Several flat to about half a dollar lower points were scattered among gains that ranged from a couple of pennies to about 75 cents. Locations in Louisiana tended to record most of the larger upticks, although Columbia Gas in Appalachia joined Texas Eastern-West Louisiana as the day’s biggest gainers.

Although moderate to cool temperatures dominate much of the U.S. weather picture, the market was not devoid of weather support. A cold front will advance into northwest quadrant of the nation Friday, and New England will see lows near freezing, according to The Weather Channel. It also predicted a frosty Friday morning in parts of the South, with a cold front due to start moving into the region from the southern Plains Saturday.

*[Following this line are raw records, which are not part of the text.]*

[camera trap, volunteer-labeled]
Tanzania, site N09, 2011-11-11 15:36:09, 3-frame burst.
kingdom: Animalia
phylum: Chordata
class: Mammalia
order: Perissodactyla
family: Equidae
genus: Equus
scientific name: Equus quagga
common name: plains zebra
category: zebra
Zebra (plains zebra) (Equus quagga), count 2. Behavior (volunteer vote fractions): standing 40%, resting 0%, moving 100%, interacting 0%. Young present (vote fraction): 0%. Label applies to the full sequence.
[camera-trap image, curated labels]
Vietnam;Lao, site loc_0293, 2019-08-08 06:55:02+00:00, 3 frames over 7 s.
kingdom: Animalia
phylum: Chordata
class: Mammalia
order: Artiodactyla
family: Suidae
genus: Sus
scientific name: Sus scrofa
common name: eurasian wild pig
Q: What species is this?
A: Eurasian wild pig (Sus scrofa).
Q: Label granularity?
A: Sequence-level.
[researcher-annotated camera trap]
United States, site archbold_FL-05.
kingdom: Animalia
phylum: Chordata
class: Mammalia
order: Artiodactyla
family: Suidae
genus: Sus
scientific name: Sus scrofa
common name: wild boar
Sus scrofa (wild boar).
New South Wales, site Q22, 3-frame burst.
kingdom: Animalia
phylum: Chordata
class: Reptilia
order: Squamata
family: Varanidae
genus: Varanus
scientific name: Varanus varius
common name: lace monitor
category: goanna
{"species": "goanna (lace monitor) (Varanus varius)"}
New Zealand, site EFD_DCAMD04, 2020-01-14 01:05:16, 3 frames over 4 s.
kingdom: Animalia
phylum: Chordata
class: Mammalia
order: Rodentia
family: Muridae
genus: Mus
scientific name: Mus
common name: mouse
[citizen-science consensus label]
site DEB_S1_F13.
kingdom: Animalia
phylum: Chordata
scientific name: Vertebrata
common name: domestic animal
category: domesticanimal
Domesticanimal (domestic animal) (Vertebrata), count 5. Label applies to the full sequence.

But a Midcontinent producer said he continues to be amazed that the market remained in firming mode for the most part Thursday when most influences seemed weak to him. “Is anybody listening?” he asked. Some producers are having trouble placing gas on a day-to-day basis, but somehow most points have been climbing from Tuesday onward, he said.

The producer said many traders are talking about how much disconnect there is between futures and cash (Henry Hub in the mid $9.60s Thursday was about $1.70 below the daily Nymex settlement). “People that trade at Nymex are just completely different animals from those of us in the physical market,” he said. However, he expects the screen’s drop of nearly 30 cents Thursday to lead to declining cash numbers Friday.

The Energy Information Administration provided another bearish sign by reporting that storage inventories of 3,229 Bcf topped year-ago levels thanks to a build of 61 Bcf for the week ending Nov. 4. The volume exceeded consensus pre-report expectations, but its bearish nature was tempered somewhat because it included a reclassification of 10 Bcf from base gas to working gas. Nevertheless, Nymex traders still took the December futures contract 28.9 cents lower on the day.

A Dominion OFO related to a combination of excess receipts and little storage injection capability (see Transportation Notes) was just the latest pipeline indicator of storage rapidly fading as a potential destination for placing gas.

A Midwest marketer said storage facilities in Michigan are so full “that we can’t put in any more.” Consumers Energy is cutting external nominations 10% across the board while saying its storage inventories are “bursting at the seams,” she added. Midwest temperatures are fairly moderate for this time of year and should be as much as 12-15 degrees above normal around Thanksgiving, she added.

Prices have become somewhat affordable again recently, “but we don’t have any demand, which makes you wonder” why prices have mostly been rising in the last three days, the marketer continued. Regarding an extra-slow pace of recovery from Gulf of Mexico (GOM) shut-ins in the last two days, she was a mite suspicious that producers might not be so eager to pursue restoration efforts in order to prop up prices.

The effort to restore shut-in Gulf of Mexico (GOM) production is coming close to stalling. Based on reports from 66 companies, Minerals Management Service counted 4,015.50 MMcf/d in remaining outages Thursday — down a mere 17.02 MMcf/d from the day before. Cumulative shut-in volumes since Aug. 26 rose to 426.426 Bcf, equivalent to 11.683% of annual GOM output of about 3.65 Tcf, the federal agency said.